"Whenever we hold other people or circumstances responsible for our feelings, we immediately become their slave. Claim total responsibility. Claim total freedom."
One of the ideas frequently suggested on the Happy Cow website is the notion that we should take complete responsibility for our own feelings. But why should we do this? What is in it for us? Why not blame others? Why not blame the fickle hand of fate? At least then we don't have to feel bad about ourselves for cocking it up as well.
People often make the mistake of confusing responsibility with blame. This is most often the case when looking at a past situation in hindsight. The past is dead and gone and looking at it is totally futile. I recommend letting the past go completely. It has nothing to do with you.
What Happy Cow suggests has nothing to do with the past or the future. It has nothing to do with blame or judgement. She is talking about taking responsibility in the present moment. When we take responsibility in the present moment, then we immediately regain our innate response ability.
Imagine there is a situation in which you are feeling hurt and you blame that on another person. Your ability to respond to the situation immediately becomes very limited. You have handed all power over to the other person. The best you can do is sit around and hope that they apologise or in some way take steps to rectify the situation. Your feelings are entirely in their hands. Contrast this with the situation in which you take total responsibility for your feelings. Then you have the ability to respond however you see fit. You can still choose to be upset if you wish to. That is your free choice. Or you can choose some other feeling response. Or you can choose not to respond to the situation at all. Your ability to respond in any way you see fit is total. In the first scenario you are at the mercy of the other. They can push your buttons and pull your strings. You have become like a robot or a puppet. In the second scenario you are your own person once more.

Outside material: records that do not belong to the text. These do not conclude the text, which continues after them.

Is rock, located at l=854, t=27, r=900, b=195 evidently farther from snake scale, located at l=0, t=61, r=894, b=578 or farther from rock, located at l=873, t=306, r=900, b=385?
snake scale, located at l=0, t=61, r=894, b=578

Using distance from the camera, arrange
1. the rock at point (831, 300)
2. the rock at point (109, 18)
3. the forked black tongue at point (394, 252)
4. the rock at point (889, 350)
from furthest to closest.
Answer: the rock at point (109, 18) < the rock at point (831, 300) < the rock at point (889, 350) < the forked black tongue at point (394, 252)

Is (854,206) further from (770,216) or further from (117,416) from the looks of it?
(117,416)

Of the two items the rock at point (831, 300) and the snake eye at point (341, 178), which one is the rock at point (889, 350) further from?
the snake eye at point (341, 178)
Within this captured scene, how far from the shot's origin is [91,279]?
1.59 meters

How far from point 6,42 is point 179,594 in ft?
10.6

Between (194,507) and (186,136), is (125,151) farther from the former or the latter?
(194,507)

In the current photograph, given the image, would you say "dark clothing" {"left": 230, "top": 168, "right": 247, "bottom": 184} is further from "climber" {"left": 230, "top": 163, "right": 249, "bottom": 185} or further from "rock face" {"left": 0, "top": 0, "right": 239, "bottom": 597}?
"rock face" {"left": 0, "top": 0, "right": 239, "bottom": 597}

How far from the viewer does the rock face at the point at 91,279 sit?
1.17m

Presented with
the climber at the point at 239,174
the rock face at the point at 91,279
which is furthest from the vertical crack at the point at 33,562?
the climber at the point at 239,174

Imagine that there is a life situation which you are blaming on fate, saying life is just not fair and there is nothing you can do about it. Perhaps you have just been made redundant for example. Which person is likely to be more effective in this situation? One who spends time cursing the fickle hand of fate and despising more 'fortunate' individuals or one who accepts total responsibility for current circumstances and sets about doing whatever (s)he can to change them? Even if circumstances cannot be immediately changed, one can still take responsibility for one's attitude towards this. One can get miserable because that is what people 'normally do'. Or one can courageously accept responsibility and in doing so gain the ability to respond with whatever emotion one chooses.
Whenever we claim responsibility, we immediately gain response ability. If we blame and scapegoat, then we are voluntarily giving that ability away.